Water Dripping in Refrigerator

If you see water dripping in the refrigerator, you can easily fix it.

My name is Rich and my company is Western Appliance Repair based in Boise, Idaho. I have worked in the appliance repair business for 20 years. I hope this article answers some of your questions and leads you to a proper

flooded basement cleanup

refrigerator repair. OK let’s go.

The problem I will address on this page is: water dripping in the refrigerator or water leaking from the upper freezer into the refrigerator. Water may drip from the roof of the refrigerator around the rear vent area.

The defrost drain hole in the freezer is blocked with ice and / or debris. Instead of the defrost water running down the drain, it freezes in the defrost tray of the freezer. Then it will overflow from the vents during the next defrost cycle and you will see the water in the refrigerator. I will show you a PERMANENT solution that I have been using for years. Follow this procedure carefully.

1. Unplug the refrigerator. Open the refrigerator and place a deep plate under the fan, as shown in the picture. This will trap dripping water while you complete the repair.
2. Close the refrigerator door and remove all food from the upper freezer. Remove the grill, if present.

3. Remove the ice maker as shown in the following image. Use a ¼-inch hex driver to remove the three screws. There should be two at the top and one at the bottom. Once the icemaker has been removed from the refrigerator, disconnect it from the connector and set it aside.

4. Using a 1/4-inch hex driver, remove the screws that secure the rear panel. There should be two to six screws. Remove the rear panel, carefully. If it doesn’t come out easily, it means it’s “frozen” at the bottom. Get a garden sprayer, like the one I have in the photo, and a vacuum cleaner. Fill the sprayer with hot water and spray continuously on the bottom of the panel, sucking up the dissolved water with the vacuum.
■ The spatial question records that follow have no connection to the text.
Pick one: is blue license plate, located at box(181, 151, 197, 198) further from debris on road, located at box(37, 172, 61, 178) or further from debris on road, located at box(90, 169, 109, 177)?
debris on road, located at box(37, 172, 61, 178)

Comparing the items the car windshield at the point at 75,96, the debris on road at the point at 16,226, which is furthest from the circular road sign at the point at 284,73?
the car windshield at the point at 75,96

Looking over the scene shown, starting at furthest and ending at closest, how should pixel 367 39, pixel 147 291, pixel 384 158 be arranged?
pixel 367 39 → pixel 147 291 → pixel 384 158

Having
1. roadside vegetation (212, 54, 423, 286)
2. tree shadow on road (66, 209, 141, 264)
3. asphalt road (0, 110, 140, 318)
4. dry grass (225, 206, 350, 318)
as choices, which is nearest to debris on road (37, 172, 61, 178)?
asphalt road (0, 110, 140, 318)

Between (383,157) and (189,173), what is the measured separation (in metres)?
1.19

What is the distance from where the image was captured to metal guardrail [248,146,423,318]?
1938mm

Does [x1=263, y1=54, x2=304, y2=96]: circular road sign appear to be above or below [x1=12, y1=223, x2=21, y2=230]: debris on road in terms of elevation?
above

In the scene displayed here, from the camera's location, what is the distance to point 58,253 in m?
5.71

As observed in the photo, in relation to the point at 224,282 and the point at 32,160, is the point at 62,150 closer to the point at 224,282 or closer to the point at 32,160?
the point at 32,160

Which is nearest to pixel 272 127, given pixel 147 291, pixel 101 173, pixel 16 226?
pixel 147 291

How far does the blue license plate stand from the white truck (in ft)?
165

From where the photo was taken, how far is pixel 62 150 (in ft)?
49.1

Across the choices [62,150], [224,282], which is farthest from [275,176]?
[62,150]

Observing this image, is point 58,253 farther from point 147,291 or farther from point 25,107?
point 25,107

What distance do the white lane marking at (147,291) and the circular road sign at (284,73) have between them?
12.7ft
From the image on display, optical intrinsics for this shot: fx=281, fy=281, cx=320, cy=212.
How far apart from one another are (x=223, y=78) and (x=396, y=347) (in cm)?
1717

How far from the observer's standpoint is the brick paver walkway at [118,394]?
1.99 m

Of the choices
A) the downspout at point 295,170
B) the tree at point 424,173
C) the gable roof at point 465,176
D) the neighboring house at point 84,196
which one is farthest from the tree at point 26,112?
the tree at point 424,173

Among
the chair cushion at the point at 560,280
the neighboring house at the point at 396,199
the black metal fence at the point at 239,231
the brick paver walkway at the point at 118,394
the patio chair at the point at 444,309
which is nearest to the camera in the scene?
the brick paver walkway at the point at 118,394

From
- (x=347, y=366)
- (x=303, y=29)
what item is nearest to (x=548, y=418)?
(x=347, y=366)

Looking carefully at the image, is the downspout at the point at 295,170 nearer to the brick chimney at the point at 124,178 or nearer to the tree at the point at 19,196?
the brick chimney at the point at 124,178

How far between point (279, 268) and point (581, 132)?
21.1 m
Sometimes it takes time. Wait. If your freezer has a plastic bottom tray, removal is too. Remove ALL ice with a water spray and vacuum.
5. Now I assume that you have successfully removed the rear panel and lower plastic tray, if installed. You should see a build-up of ice under the evaporator. My next step: spray with hot water and soak up the dissolved water as you go. Do not use a photo or a screwdriver, you may regret it if you puncture something.

6. Find the drain hole. It should look like the image below. Point the nozzle at it and spray. Sometimes this can take 15 minutes. Wait for the water to stop collecting. When spraying, you should see that the water runs through the hole and does not stagnate. When this happens, you will have erased the hole. Now comes the fun. We want to make sure this does not happen again.
7. Find a thick piece of copper wire. I don’t know what indicator it is, but look at the image below. It should be of a similar size. Cut the string about 7 inches long. You can pick it up at Home Depot in the electrical section. You may need a salesperson to cut it off the spool. Insert the end of the string into the hole and see how far you can go without dropping it into the hole. You may need to bend a curve like my photo. Add about 2 inches and cut. Using a screwdriver or needle nose pliers, bend one end and wrap it around the evaporator heater, just below the evaporator. Why are we doing this? When the defrost heater is turned on, the heat will radiate down the copper wire, into the hole and prevent the drain from freezing again. You may need to cut the thread a bit for final assembly.
8. Don’t worry that it will melt or get damaged if it gets too hot. It will not happen. I have made hundreds of these fixes and have not encountered any problems.

9. Reassemble and you’ll be fine! You should no longer let the water drip into the refrigerator. Greetings and congratulations!